Segment Start: SOURCE EXTRACT

Chapter Eight
I do not know why my fantasy self so closely resembles a Hitler Youth leader
People who know me probably assume I have always been sedentary because I wear my laziness like a pair of bespoke footy pajamas. But I am actually a person of above-average hand-eye coordination, fleet of foot, handy with a rack of Scrabble tiles. I am good at catching any manner of spheroid object thrown in my direction. When pressed, I can swing a softball bat with moderate aptitude. And while it is true that I possess the upper-body strength of an anemic tween, my calves are naturally toned, and I can still give my daughter regular piggyback rides with only minimal back pain. In short, I am woeful but not yet wretched.
My body mass still hovers in the “normal” range, but I know better. That new glob of goop hugging my middle—the one that has, in recent years, occasionally caused me to utter those awful words “Can you let it out a little” to various costume designers working on various television shows—is a harbinger of fat to come, the first questionable resident in what used to be a decent neighborhood. I have a photograph of myself from when I was about twenty-three. My shirt is unbuttoned and, if I look closely, I can make out abs. Lots of them, stacked atop each other like croquet balls. But now those abs are hidden away, hibernating in a pillow fort constructed from pizza and buffalo wings.
Even when I was twenty-three, though, I felt distraught over my physical appearance: unhappy that I was too thin but simultaneously terrified to gain any weight. It’s distressing to never feel good about how you look or to view your own appearance in graduated shades of “not bad.” Which is weird, because I know myself to be a not-unattractive person. In fact, aside from all of my hideous deformities, I believe myself to be a fine-looking young man.
(Although I have already established that, from an actuarial standpoint, I am no longer young and am not even technically middle-aged, for the purposes of my already delicate self-image, it is important that I maintain the fiction of remaining a “young man.”)
What’s odd, though, is that the person I believe myself to be does not resemble the actual me at all. I don’t just mean age. I mean, the person I see in my head when I think “me” doesn’t much look like the me I see when I glance at a mirror. Does everybody have some other person who resides in their brain, some fantasy avatar? Well, I do. He is six feet tall, rangy, and lantern-jawed. His hair is the color of sand after a rainstorm. Basically, he looks like a Winklevoss twin. But his last name cannot be Winklevoss because that sounds like the name of one of Tinker Bell’s friends. Besides, I am not so deranged that I would actually give my idealized vision of myself a name. But if I did, it would be Bruce Whitehall.

Segment End: SOURCE EXTRACT

# TASK A
In the chapter on body image, what name would be given to the idealized self?
# TASK B
Please list the physical features the chapter on body image gives the fantasy avatar in the two sentences starting "He is six feet tall" and "His hair is."
# TASK C
Pick up the chapter on body image and the fantasy self after its final sentence, and keep writing it.
The rows are not needed for anything here.

Segment Start: RECORD EXCERPTS

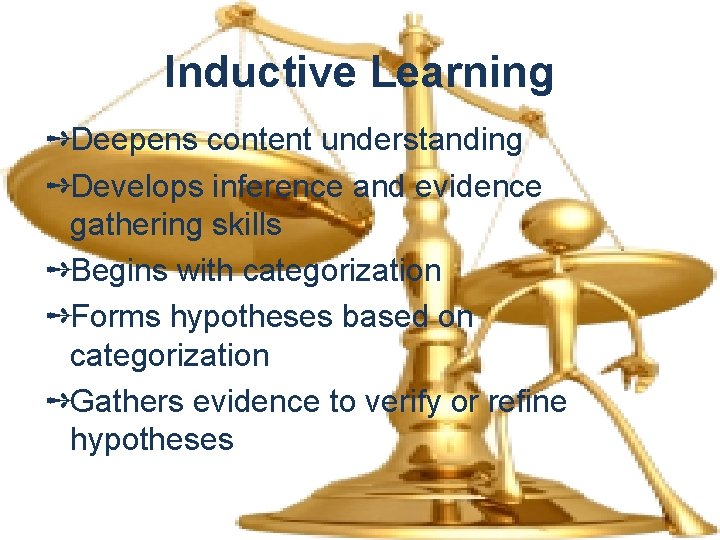 Inductive Learning

➔Deepens content understanding

➔Develops inference and evidence gathering skills

➔Begins with categorization

➔Forms hypotheses based on categorization

➔Gathers evidence to verify or refine hypotheses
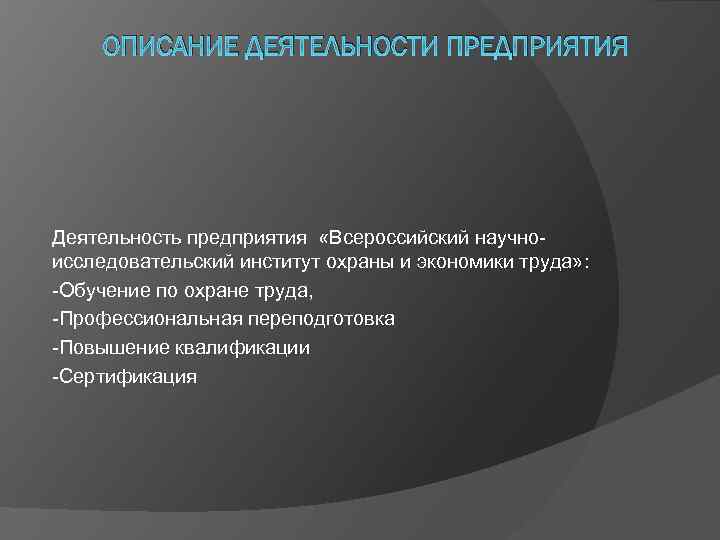 ОПИСАНИЕ ДЕЯТЕЛЬНОСТИ ПРЕДПРИЯТИЯ

Деятельность предприятия «Всероссийский научно-исследовательский институт охраны и экономики труда»:

-Обучение по охране труда,

-Профессиональная переподготовка

-Повышение квалификации

-Сертификация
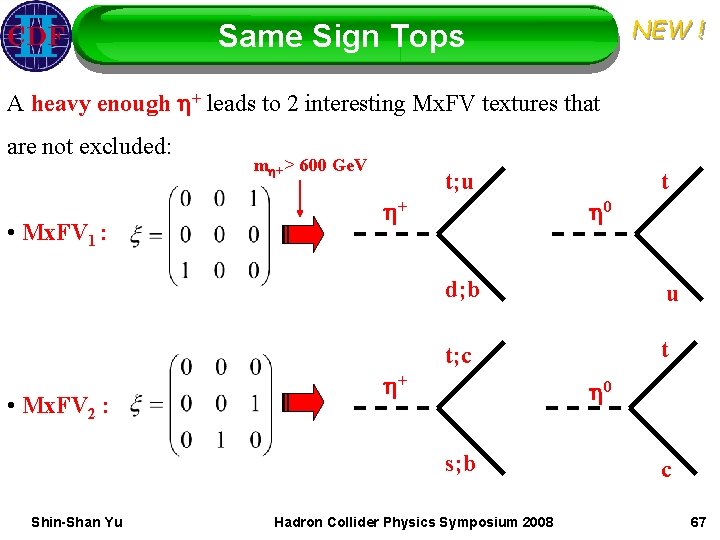 CDF II

Same Sign Tops

NEW !

A heavy enough $\eta^+$ leads to 2 interesting MxFV textures that are not excluded:

$m_{\eta^+} > 600$ GeV

• $MxFV_1$ : $\xi = \begin{pmatrix} 0 & 0 & 1 \\ 0 & 0 & 0 \\ 1 & 0 & 0 \end{pmatrix}$

$\eta^+$ t;u d;b

$\eta^0$ t u

• $MxFV_2$ : $\xi = \begin{pmatrix} 0 & 0 & 0 \\ 0 & 0 & 1 \\ 0 & 1 & 0 \end{pmatrix}$

$\eta^+$ t;c s;b

$\eta^0$ t c

Shin-Shan Yu

Hadron Collider Physics Symposium 2008

67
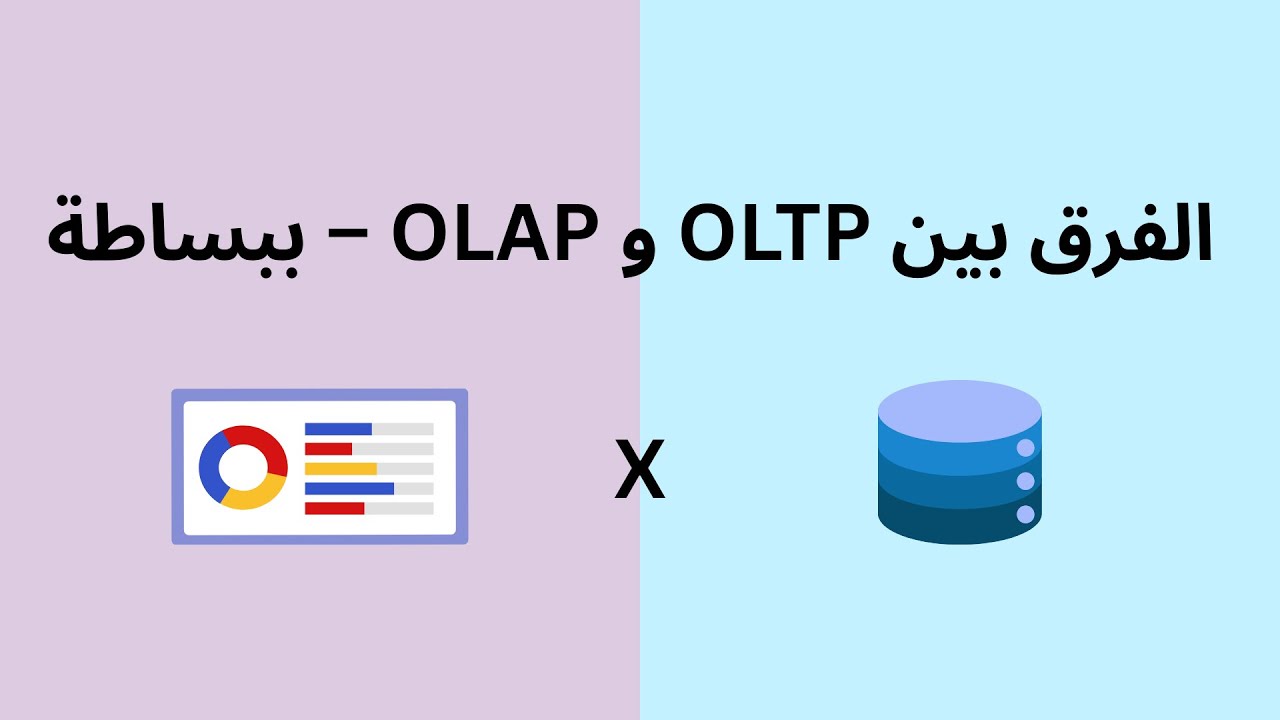 الفرق بين OLTP و OLAP – ببساطة

X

Segment End: RECORD EXCERPTS

# RESULT A
Bruce Whitehall.

# RESULT B
- Six feet tall
- Rangy
- Lantern-jawed
- Hair the color of sand after a rainstorm

# RESULT C
I do not know why my fantasy self so closely resembles a Hitler Youth leader.
Regardless, Bruce Whitehall has a swimmer’s body: long, lean, broad at the shoulders, narrow at the waist. It is the kind of body I could perhaps achieve through hundreds of hours spent swimming laps in a pool, a task complicated only by the fact that I hate swimming. Swimming is horrible. It’s the only activity I can think of that is exhausting, boring, and life-threatening all at the same time.
There is an excellent reason our species evolved from the water, not toward it. The reason is that it sucks being in any body of water that is not ninety-five degrees, bubbling, and in a boutique spa. Water is meant to be drunk, splashed upon bikini models like my best friend Chrissy Teigen, and frolicked in for no more than seven minutes at a time. The thought of voluntarily dredging one’s body through endless laps in a chlorinated swimming pool is horrifying.
When I was a child, Mom forced Eric and me to take lessons at the local YMCA. These lessons followed the standard Red Cross program, which ranks swimming ability according to a system of ever more deadly fish, from “guppy” all the way up to “laser shark.” Although I did eventually learn to survive in the water, I don’t think I ever progressed much beyond “anchovy.” My primary memories from those sessions are of cold water and cold changing rooms. All told, I probably got far more exercise from shivering than from swimming.
My own children seem much more at ease in the water. We gave them swim lessons, too, when they were younger, applying the same logic that Mom assuredly applied to us: Teaching your children how to survive in water is the best way of ensuring that you don’t have to pay attention to them when they are near water. I know from firsthand experience how important this can be.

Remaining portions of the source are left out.